*** Opening of DOCUMENT SEGMENT ***

Earlier this year, we published the Advanced Energy Now 2015 Market Report. That report showed that the U.S. market for advanced energy products and services grew 14 percent in 2014, five times as fast as the U.S. economy overall. At just under $200 billion in revenue, advanced energy is now bigger than the U.S. airline industry, equal to the pharmaceutical industry, and nearly as large as consumer electronics. That is big news. Just as important is what’s driving the growth of the advanced energy market in this country.
Looking across the market and policy landscape, I see five drivers of market growth for advanced energy companies, now and into the future.
- Reducing Carbon Emissions. EPA’s Clean Power Plan won’t be final until later this summer, but the draft rule is already shaping markets for energy investment. For reducing carbon emissions from the electric power sector, advanced energy is the answer. Energy efficiency and demand response. Low-emission natural gas generation. Zero-emission renewable energy. Advanced grid technologies and energy storage. As described in our Advanced Energy Technologies for Greenhouse Gas Reduction report, these are the measures states can use to meet EPA standards and modernize their electric power systems for the 21st century. AEE member companies are ready to deliver their solutions on a large scale. That means revenue growth for the industry and economic growth for the states that put advanced energy to work.

*** Close of DOCUMENT SEGMENT ***

WORK TO COMPLETE
Using the text on advanced energy market growth above, explain why it presents reducing carbon emissions as a driver of growth for advanced energy companies.

*** Opening of ENTRIES SUPPLIED ***

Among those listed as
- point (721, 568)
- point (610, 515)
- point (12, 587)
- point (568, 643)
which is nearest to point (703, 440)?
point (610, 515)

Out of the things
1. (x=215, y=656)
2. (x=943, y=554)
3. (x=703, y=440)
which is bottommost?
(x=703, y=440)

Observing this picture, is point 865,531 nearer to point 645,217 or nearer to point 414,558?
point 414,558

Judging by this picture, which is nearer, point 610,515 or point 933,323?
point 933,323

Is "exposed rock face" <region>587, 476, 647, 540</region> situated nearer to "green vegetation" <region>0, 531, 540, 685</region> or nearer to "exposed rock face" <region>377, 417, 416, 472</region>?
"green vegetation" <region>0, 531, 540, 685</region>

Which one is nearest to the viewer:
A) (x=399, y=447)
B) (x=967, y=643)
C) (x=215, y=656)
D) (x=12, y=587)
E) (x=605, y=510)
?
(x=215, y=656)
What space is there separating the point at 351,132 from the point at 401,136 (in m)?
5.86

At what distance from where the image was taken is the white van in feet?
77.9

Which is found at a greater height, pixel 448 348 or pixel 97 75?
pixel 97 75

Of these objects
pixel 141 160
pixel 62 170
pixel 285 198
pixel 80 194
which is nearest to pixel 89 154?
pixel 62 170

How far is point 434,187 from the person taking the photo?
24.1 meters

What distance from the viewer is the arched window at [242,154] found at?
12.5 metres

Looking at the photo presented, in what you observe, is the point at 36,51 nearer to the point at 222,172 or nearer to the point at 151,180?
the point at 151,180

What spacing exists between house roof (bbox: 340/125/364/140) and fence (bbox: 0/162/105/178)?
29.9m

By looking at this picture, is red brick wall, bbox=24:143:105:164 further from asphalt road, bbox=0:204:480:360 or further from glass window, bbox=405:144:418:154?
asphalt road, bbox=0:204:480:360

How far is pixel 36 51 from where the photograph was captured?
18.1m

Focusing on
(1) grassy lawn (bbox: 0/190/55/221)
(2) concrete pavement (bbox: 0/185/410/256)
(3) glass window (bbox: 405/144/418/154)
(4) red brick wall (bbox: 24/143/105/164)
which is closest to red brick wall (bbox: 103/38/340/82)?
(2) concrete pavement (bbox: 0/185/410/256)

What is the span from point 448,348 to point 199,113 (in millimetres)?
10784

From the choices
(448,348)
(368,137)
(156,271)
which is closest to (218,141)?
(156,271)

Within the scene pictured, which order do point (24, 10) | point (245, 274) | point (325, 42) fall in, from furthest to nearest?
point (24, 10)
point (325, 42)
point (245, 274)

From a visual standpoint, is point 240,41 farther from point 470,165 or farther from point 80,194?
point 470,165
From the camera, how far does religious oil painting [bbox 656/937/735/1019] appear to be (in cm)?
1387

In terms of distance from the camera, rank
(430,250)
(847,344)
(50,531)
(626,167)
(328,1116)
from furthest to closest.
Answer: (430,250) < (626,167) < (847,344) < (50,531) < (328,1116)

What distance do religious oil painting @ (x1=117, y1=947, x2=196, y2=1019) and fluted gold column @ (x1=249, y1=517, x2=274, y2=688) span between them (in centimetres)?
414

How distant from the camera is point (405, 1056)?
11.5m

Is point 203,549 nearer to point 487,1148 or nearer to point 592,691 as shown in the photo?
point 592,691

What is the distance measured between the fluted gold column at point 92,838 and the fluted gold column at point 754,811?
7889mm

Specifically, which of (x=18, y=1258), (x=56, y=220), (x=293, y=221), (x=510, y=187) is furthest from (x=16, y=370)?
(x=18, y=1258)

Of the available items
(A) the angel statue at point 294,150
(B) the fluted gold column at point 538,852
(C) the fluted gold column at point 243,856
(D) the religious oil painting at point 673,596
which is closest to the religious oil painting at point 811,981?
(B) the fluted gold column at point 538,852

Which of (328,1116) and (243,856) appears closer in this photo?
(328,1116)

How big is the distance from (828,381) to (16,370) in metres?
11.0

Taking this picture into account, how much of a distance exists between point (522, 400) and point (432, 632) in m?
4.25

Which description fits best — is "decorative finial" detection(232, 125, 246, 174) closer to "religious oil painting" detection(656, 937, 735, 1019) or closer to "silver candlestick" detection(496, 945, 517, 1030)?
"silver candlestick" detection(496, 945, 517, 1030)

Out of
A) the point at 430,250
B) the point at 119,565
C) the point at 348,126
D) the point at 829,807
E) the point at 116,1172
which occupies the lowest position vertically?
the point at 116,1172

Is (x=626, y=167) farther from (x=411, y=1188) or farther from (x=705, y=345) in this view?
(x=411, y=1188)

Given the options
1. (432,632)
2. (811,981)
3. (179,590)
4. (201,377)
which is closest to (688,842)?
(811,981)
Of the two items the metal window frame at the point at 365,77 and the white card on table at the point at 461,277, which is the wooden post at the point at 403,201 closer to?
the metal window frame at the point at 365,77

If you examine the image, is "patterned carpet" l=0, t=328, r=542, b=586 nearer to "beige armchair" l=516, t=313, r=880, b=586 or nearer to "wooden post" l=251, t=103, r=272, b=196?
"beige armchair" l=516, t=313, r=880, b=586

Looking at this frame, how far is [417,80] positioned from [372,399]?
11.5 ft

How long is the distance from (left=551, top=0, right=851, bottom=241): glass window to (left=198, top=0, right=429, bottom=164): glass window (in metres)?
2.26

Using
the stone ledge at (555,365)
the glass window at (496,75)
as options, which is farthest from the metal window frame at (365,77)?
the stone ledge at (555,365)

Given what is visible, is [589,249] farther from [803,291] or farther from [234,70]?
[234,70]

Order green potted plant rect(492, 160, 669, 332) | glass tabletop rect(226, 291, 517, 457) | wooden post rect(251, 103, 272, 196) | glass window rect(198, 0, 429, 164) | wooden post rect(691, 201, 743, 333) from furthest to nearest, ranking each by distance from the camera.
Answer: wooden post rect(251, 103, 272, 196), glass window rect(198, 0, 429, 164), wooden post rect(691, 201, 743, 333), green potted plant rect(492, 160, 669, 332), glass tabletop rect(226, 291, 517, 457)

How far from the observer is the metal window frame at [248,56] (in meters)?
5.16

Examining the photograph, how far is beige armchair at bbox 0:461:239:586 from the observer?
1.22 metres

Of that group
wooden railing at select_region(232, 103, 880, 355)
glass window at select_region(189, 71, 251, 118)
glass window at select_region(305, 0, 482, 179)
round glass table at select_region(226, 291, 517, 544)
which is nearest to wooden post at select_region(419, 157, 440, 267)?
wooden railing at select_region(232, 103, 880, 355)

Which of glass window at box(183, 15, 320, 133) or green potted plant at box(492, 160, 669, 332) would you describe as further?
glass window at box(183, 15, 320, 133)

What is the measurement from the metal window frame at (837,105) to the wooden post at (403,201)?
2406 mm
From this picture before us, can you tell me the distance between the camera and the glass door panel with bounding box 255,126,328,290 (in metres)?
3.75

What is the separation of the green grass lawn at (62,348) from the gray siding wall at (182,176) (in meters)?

*** Close of ENTRIES SUPPLIED ***

SOLUTION FOR THIS EXERCISE
The text says that advanced energy measures are what states can use to meet EPA standards under the Clean Power Plan and modernize their electric power systems. These measures include energy efficiency, low-emission and zero-emission generation, and advanced grid technologies and storage. Because AEE member companies are ready to deliver these solutions on a large scale, the text says this means revenue growth for the industry and economic growth for the states that use advanced energy.